Unsurprisingly, Arbus supporters have tended to rally around this claim, casting her forays into various subcultures (nudist colonies, circus sideshows, the world of sex workers, homes for retarded adults, and so on) as those of a fearless and compassionate renegade. Meanwhile, her detractors have charged her with being “an exploitative narcissist,” slumming it in communities in which she did not belong in order to generate provocative portraits that are fundamentally unkind to their subjects. (This fearless renegade/narcissistic exploiter dyad also dogged Sylvia Plath, which is one reason why Arbus is sometimes dubbed “the Sylvia Plath of photography”; her suicide is another. Lest we forget, to be called the Sylvia Plath of anything is a bad thing.) In this polar version of events, Arbus’s excursions to the “dark side” are either a record of adventuresome fellow-feeling or an extended exercise in callow, cynical coldness.

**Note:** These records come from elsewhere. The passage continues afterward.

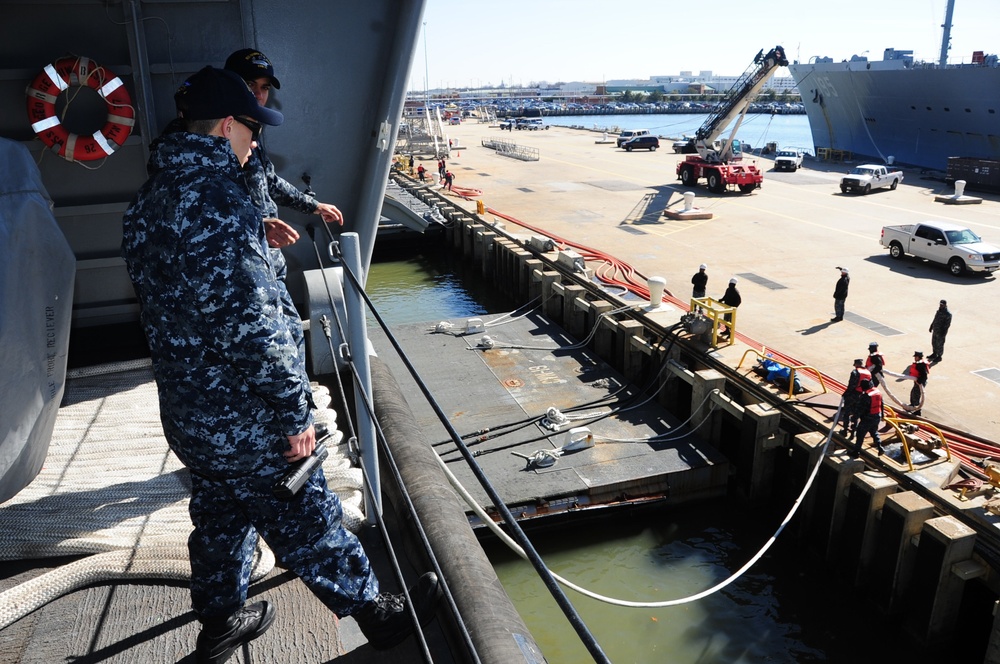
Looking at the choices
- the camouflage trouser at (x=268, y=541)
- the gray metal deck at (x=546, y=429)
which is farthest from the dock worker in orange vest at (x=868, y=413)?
the camouflage trouser at (x=268, y=541)

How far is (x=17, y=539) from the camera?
3725mm

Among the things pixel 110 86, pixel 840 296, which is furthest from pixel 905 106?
pixel 110 86

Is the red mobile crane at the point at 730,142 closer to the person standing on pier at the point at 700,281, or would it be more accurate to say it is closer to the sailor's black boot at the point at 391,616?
the person standing on pier at the point at 700,281

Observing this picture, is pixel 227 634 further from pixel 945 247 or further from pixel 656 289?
pixel 945 247

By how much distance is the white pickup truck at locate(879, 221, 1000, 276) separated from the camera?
18.1m

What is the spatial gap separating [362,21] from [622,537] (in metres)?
7.34

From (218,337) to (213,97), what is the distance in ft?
2.62

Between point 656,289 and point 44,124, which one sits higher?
point 44,124

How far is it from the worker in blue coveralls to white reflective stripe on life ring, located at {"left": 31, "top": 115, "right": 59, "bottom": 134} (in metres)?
3.83

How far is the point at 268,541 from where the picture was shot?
2.75 meters

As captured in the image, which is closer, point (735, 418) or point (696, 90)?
point (735, 418)

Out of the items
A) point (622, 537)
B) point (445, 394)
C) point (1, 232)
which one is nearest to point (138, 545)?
point (1, 232)

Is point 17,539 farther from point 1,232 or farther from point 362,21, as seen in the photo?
point 362,21

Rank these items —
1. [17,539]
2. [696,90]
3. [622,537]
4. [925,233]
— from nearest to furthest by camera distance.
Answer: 1. [17,539]
2. [622,537]
3. [925,233]
4. [696,90]
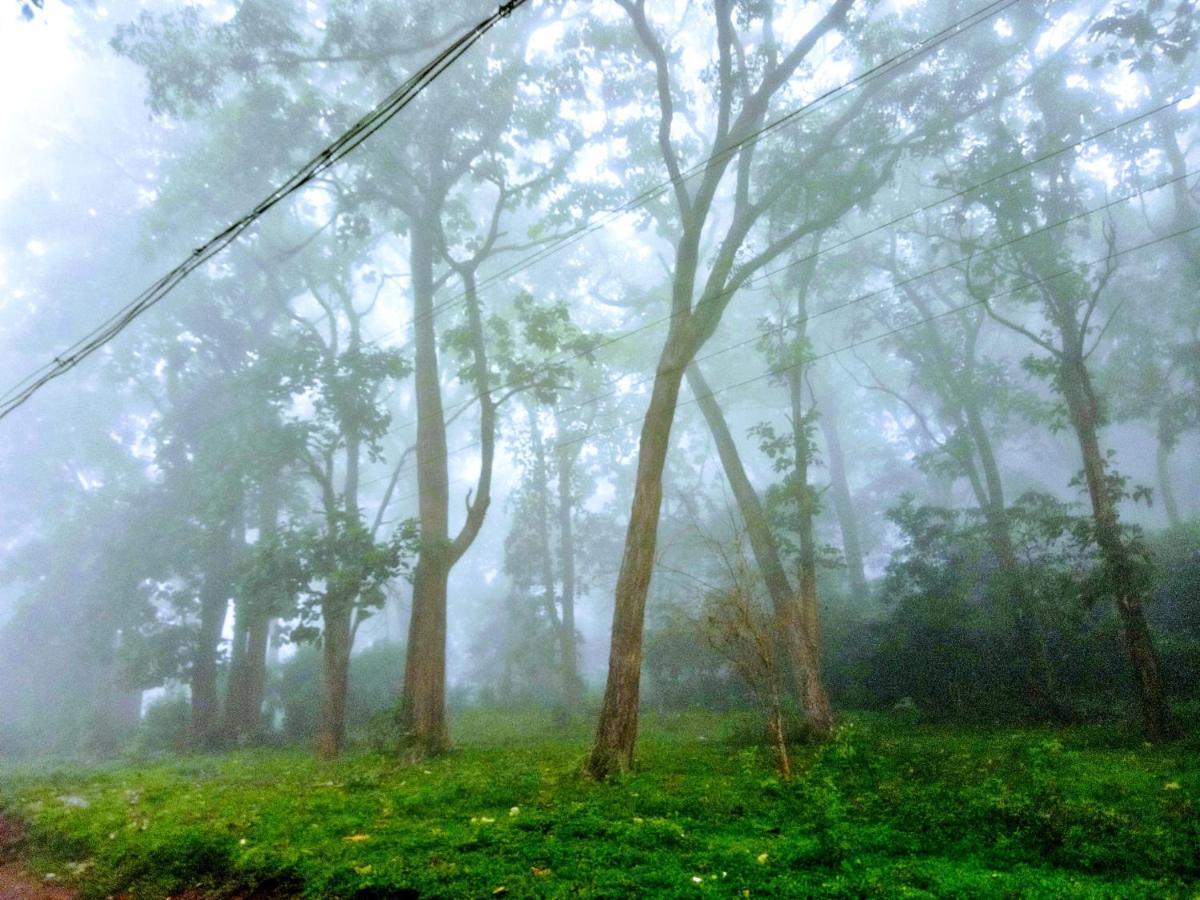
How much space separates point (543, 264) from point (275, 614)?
18707 millimetres

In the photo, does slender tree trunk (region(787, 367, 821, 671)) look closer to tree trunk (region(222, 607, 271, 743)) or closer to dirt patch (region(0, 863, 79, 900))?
dirt patch (region(0, 863, 79, 900))

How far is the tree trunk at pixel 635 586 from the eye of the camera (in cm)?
834

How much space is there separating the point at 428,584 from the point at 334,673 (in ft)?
12.1

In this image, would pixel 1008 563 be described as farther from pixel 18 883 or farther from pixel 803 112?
pixel 18 883

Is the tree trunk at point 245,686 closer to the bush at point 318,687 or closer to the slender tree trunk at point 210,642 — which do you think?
the slender tree trunk at point 210,642

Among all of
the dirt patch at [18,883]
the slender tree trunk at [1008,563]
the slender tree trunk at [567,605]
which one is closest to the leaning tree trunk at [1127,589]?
the slender tree trunk at [1008,563]

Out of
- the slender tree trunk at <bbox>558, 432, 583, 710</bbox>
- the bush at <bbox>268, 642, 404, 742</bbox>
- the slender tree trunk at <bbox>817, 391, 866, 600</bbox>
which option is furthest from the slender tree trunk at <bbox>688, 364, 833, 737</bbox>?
the bush at <bbox>268, 642, 404, 742</bbox>

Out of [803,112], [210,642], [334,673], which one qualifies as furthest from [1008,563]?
[210,642]

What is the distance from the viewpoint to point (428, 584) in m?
12.9

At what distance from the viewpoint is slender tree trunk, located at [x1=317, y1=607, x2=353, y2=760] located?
13936mm

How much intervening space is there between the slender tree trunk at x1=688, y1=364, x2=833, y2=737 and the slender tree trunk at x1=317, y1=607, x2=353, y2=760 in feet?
25.6

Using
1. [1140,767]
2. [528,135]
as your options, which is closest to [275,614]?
[528,135]

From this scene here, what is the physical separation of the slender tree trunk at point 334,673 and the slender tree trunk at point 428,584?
192 cm

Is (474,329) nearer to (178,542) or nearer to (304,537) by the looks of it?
(304,537)
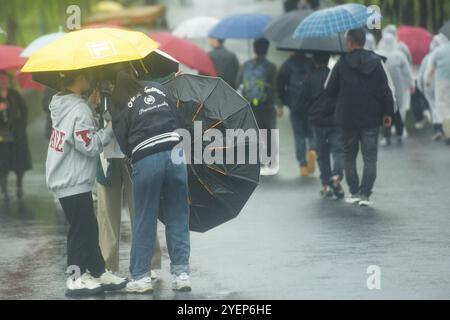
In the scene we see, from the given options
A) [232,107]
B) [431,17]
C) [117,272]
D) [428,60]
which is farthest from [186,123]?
[431,17]

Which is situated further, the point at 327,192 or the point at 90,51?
the point at 327,192

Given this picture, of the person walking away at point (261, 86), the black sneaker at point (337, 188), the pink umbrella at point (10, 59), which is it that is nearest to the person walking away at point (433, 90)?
the person walking away at point (261, 86)

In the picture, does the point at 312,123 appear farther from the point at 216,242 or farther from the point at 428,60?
the point at 428,60

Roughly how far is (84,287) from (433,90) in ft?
42.9

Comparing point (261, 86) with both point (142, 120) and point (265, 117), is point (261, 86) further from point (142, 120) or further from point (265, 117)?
point (142, 120)

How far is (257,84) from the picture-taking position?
706 inches

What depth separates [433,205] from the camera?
14.7m

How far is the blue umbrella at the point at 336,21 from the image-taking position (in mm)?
15109

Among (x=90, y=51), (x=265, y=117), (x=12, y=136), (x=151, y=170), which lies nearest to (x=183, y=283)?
(x=151, y=170)

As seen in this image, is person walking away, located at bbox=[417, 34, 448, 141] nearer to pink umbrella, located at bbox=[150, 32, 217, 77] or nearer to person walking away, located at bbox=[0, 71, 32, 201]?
pink umbrella, located at bbox=[150, 32, 217, 77]

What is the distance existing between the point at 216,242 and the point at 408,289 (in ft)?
10.1

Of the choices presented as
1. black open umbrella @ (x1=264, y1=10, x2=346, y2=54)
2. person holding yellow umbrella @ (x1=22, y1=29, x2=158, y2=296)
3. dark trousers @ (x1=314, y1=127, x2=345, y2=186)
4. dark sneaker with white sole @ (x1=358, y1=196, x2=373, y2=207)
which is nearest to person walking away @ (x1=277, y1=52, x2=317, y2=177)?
black open umbrella @ (x1=264, y1=10, x2=346, y2=54)

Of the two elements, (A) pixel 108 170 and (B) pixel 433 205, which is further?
(B) pixel 433 205

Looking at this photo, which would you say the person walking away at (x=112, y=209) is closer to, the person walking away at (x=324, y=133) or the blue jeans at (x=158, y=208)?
the blue jeans at (x=158, y=208)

Sontag famously thought the latter—in her 1977 book On Photography she roasts Arbus for “concentrating on victims, on the unfortunate—but without the compassionate purpose that such a project is expected to serve.” In retrospect, it seems clear that the problem lies more in Sontag’s standards than in Arbus’s alleged cruelty. Changing times have not served Sontag’s assessment well, as the so-called victims and unfortunates captured by Arbus that Sontag presumes we should pity—those lives Sontag assumes are defined by horrific pain—include drag queens, dykes, sex workers, sideshow performers, interracial couples, and others for whom pity does not now seem, a priori, the order of the day. Sontag also scolds Arbus for not being interested in “ethical journalism.” But who ever said she was? Ethical journalism was probably about the last thing on Arbus’s mind as she roamed about, photographing her freaks. Nor did Arbus shrink from admitting the stirrings of both cruelty and compassion within her. “And I photographed him then which was really cold,” she wrote of her visit to her father on his deathbed. “But I suppose there is something somewhat cold in me.”